* **Goal**: Everything from the line that holds "What is the measurable" through the end of the data below should be output exactly, both ends included.
— begin —
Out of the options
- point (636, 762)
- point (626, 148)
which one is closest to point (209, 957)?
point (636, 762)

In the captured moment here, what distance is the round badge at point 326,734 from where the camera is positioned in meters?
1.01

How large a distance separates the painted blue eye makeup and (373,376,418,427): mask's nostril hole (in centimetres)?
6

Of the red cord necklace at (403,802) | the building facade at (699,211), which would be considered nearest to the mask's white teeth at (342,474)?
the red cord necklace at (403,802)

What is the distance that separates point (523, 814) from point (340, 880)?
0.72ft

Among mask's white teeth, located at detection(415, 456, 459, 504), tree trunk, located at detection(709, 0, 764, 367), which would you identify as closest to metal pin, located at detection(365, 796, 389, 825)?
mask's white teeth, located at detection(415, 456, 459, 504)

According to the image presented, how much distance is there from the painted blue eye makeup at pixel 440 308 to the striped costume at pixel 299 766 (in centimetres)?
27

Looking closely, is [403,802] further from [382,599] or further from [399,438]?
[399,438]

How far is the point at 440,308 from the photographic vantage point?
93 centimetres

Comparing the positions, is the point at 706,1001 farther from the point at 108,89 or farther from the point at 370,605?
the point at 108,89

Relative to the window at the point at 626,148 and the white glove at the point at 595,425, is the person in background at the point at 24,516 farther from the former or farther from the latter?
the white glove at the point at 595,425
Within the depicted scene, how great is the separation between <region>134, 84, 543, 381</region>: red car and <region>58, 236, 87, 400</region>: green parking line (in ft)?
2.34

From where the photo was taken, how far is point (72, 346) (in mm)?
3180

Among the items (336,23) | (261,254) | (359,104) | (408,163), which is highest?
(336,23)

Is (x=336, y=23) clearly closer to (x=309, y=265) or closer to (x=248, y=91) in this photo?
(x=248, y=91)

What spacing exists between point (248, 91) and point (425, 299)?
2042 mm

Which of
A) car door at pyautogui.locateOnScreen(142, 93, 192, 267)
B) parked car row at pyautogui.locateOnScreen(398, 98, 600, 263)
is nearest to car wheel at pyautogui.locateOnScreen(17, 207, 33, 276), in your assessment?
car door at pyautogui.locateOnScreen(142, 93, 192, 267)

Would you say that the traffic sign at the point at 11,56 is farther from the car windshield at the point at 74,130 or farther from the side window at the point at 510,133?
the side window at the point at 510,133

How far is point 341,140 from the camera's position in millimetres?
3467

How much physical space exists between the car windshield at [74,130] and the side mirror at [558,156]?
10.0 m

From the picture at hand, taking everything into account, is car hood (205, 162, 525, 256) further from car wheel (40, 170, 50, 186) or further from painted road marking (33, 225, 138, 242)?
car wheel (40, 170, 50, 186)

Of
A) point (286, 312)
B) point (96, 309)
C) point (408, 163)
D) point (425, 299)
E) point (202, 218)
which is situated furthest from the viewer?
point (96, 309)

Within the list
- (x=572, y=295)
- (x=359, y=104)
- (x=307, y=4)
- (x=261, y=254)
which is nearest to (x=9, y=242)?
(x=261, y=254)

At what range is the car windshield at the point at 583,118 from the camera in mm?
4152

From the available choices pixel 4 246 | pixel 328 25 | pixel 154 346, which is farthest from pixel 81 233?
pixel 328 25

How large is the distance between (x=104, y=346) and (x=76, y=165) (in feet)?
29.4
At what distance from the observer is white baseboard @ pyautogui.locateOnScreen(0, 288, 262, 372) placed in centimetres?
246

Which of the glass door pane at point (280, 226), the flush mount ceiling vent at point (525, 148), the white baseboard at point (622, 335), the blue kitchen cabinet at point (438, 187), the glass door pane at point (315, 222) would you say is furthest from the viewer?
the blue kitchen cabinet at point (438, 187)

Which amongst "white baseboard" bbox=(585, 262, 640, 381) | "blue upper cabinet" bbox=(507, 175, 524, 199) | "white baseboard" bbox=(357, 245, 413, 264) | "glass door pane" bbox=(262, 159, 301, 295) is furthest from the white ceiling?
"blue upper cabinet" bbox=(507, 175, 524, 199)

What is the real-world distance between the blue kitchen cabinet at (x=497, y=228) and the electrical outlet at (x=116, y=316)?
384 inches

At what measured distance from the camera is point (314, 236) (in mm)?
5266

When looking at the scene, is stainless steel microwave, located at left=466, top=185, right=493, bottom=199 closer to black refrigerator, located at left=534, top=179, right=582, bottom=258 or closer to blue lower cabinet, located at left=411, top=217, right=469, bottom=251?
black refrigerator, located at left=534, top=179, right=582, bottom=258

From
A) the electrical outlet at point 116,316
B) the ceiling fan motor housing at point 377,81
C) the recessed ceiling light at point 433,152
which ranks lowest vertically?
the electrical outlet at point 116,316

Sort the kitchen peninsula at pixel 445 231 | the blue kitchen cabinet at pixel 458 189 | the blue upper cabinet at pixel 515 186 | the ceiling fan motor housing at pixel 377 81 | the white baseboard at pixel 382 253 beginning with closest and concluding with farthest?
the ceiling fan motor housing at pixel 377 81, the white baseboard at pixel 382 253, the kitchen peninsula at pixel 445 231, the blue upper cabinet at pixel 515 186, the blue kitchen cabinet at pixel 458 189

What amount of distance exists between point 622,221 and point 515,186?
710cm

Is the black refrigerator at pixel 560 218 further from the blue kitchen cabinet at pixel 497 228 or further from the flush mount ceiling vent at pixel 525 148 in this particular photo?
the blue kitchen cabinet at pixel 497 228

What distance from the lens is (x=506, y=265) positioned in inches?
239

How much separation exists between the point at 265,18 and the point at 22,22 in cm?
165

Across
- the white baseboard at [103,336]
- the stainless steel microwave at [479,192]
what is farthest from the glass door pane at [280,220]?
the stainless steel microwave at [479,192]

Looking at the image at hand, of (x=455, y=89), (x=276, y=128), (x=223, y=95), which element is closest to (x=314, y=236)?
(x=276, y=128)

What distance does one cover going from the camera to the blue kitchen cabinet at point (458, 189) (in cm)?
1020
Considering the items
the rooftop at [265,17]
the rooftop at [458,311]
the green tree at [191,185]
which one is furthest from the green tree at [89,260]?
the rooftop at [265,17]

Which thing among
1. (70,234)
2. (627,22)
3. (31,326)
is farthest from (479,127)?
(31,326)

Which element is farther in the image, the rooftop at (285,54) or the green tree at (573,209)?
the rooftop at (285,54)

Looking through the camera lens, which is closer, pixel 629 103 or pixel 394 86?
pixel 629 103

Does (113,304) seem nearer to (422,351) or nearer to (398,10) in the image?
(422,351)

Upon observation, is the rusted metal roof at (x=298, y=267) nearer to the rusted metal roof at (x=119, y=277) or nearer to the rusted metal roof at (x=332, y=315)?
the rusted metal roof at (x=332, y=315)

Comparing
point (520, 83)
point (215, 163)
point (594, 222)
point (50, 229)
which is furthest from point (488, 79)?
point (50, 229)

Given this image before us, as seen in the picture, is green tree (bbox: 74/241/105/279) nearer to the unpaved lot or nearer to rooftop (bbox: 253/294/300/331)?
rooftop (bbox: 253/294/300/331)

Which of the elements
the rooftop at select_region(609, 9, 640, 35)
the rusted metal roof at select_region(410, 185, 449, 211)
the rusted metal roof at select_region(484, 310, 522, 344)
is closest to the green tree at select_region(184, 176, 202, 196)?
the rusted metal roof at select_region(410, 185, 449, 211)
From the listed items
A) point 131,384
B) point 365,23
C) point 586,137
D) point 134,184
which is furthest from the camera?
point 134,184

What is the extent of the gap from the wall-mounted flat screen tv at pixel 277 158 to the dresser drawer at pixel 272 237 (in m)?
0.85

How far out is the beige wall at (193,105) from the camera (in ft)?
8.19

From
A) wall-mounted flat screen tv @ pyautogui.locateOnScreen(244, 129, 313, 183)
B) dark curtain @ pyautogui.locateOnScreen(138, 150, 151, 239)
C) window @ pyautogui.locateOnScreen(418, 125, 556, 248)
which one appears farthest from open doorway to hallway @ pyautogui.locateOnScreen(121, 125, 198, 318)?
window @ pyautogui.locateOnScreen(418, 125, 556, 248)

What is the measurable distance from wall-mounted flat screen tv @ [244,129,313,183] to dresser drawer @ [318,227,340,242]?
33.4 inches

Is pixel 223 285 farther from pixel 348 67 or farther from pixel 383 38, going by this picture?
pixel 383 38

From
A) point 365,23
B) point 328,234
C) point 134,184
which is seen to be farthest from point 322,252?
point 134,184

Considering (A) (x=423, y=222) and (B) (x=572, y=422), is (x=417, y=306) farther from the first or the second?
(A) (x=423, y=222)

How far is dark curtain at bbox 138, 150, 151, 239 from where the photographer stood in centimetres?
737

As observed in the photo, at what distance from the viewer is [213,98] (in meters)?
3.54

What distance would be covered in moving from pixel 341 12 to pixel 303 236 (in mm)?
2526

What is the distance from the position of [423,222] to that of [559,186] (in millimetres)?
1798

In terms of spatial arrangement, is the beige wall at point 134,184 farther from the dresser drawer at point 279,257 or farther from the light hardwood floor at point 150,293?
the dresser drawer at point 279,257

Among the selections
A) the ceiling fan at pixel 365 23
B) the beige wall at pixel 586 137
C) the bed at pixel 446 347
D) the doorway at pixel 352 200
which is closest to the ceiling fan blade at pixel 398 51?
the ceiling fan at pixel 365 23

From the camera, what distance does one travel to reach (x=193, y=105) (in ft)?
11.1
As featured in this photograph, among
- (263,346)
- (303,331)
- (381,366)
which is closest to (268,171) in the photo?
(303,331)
— end —
* **Expected answer**:
What is the measurable distance from wall-mounted flat screen tv @ [244,129,313,183] to dresser drawer @ [318,227,340,242]?
33.4 inches

Is pixel 223 285 farther from pixel 348 67 or farther from pixel 383 38, going by this picture?
pixel 383 38

From
A) point 365,23
B) point 328,234
C) point 134,184
which is seen to be farthest from point 322,252?
point 134,184

Considering (A) (x=423, y=222) and (B) (x=572, y=422), is (x=417, y=306) farther from the first or the second?
(A) (x=423, y=222)

How far is dark curtain at bbox 138, 150, 151, 239 from where the photographer stood in centimetres?
737

As observed in the photo, at what distance from the viewer is [213,98] (in meters)?
3.54

What distance would be covered in moving from pixel 341 12 to pixel 303 236 (in mm)?
2526

What is the distance from the position of [423,222] to that of [559,186] (in millimetres)?
1798

In terms of spatial arrangement, is the beige wall at point 134,184 farther from the dresser drawer at point 279,257 or farther from the light hardwood floor at point 150,293?
the dresser drawer at point 279,257

Among the selections
A) the ceiling fan at pixel 365 23
B) the beige wall at pixel 586 137
C) the bed at pixel 446 347
D) the doorway at pixel 352 200
which is closest to the ceiling fan blade at pixel 398 51?
the ceiling fan at pixel 365 23

From the camera, what distance does one travel to reach (x=193, y=105) (in ft)?
11.1
As featured in this photograph, among
- (263,346)
- (303,331)
- (381,366)
which is closest to (268,171) in the photo?
(303,331)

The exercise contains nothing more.